Oman : du Printemps Arabe au possible rôle crucial géostratégique de ce dernier

Entre la fin février et le début mars 2011, à Mascate, capitale d’Oman, ont eu lieu des manifestations pacifiques, auxquelles ont pris part des milliers de personnes pour exhorter les politiques de réforme, des emplois et demander de meilleurs salaires. Toutefois, la situation s’est détériorée à la suite des arrestations de manifestants, après les affrontements entre eux et la police. Dans une tentative d’étouffer les protestations, qui ont impliqué à la fois l’industrie et du pétrole et les services de sécurité et les activités portuaires, le Sultan Qaboos Bin Said Al Said a formé un nouveau gouvernement et il a annoncé des réformes : un salaire minimum pour les travailleurs du secteur privé, une allocation de chômage mensuel augmenté de 40%, la création d’un organisme de protection des consommateurs contre les prix des denrées alimentaires, la création de 50 000 nouveaux emplois et l’augmentation des subventions pour les étudiants de l’université. Toutefois, ces mesures se sont rapidement révélées insuffisantes : le peuple, insatisfait des mesures du gouvernement, a exigé plus de garanties et d’assurance pour les travailleurs locaux.

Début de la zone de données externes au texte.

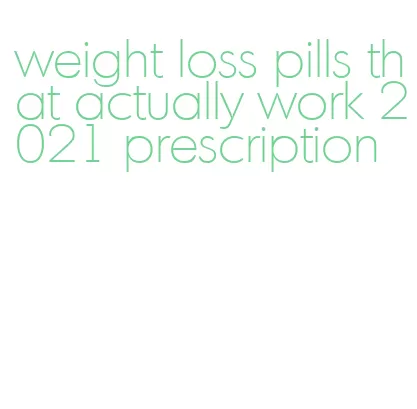 weight loss pills that actually work 2021 prescription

Bien que, selon la Banque mondiale, Oman ait une économie de marché ouverte et moderne grâce à son commerce international, en particulier fondée sur le commerce du pétrole, le pays pourrait faire face à une contraction de son économie, avec des répercussions sur son rôle stratégique au niveau régional et international à la croisée des grandes routes commerciales de la région. Les États-Unis ont encouragé le Sultan à entreprendre les réformes appropriées pour éviter que la crise du pays s’aggrave encore. Selon plusieurs analystes, la situation à Oman serait sous contrôle et la stabilité du gouvernement ne serait pas en danger pour diverses raisons: en particulier, la population omanaise est très réduite et elle tend à avoir de la sympathie envers le Sultan et, en outre, à Oman il n’y a pas de tensions communautaires comme dans les autres pays arabes. Par conséquent, dans une situation similaire, il manque des éléments-clé qui pourraient mettre en danger la stabilité du gouvernement. Le Sultan a également répondu, en partie, aux demandes des manifestants, permettant certaines réformes mais, dans le même temps, maintenant le contrôle sur le pouvoir.

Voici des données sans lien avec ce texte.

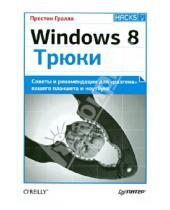 Картинка к книге Престон Гралла - Windows 8. Трюки. Советы и рекомендации для "разгона" вашего планшета и ноутбука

Pendant ce temps, Qaboos bin Said Al Said tente de « libérer » son pays du rôle de sentinelle du Golfe Persique, encourageant le passage de flux de pétrole par le détroit d’Ormuz : si d’une part Oman a entrepris un programme de développement et de modernisation de ses ports, de l’autre elle construit une ligne ferroviaire qui mettra en communication les principaux ports de la frontière des Emirats Arabes Unis. Si ce projet était réalisé, le transport du pétrole pourrait être fait à travers le système ferroviaire plutôt que de par mer et, de cette façon, le flux du pétrole serait détourné du Détroit d’Ormuz et loin de la potentielle menace iranienne. En outre, l’équilibre régional serait certainement bouleversé en faveur des pays arabes et Oman occuperait alors un rôle central en tant que « port d’attache » des navires de transport et point de passage obligé pour tous les flux de pétrole directs du Golfe Persique au reste du monde.

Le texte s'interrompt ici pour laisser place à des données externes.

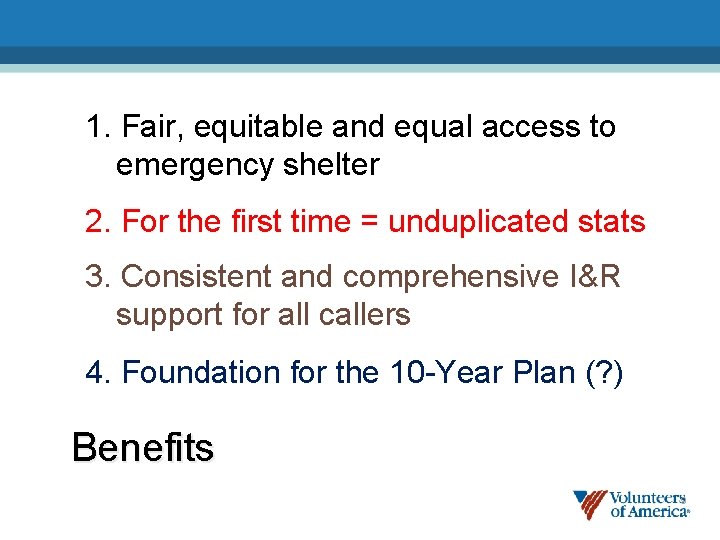 1. Fair, equitable and equal access to emergency shelter 2. For the first time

Afin de s’assurer que ce projet se réalise et pour éviter d’importants changements institutionnels, le Sultan a rapidement donné de plus larges possibilités d’action aux représentants élus au sein du Conseil d’Oman et des subventions aux couches sociales défavorisées. Mais, en dépit de la réponse du Sultan, le peuple a voulu encore réitérer son intention d’être impliqué davantage dans les affaires du pays, élisant à l’Assemblée Consultative (Majlis al-Shura) du Conseil d’Oman trois militants issus des rangs des protestations de février 2011. Pendant ce temps, la situation qui se profilera lors de la succession nécessaire pour le trône reste incertaine même si elle reviendra à un membre de la famille du Sultan Qaboos bin Said Al Said. Si cela se produisait, ce serait un choix logique afin de prévenir des possibles troubles liés à diverses affiliations tribales internes de la population.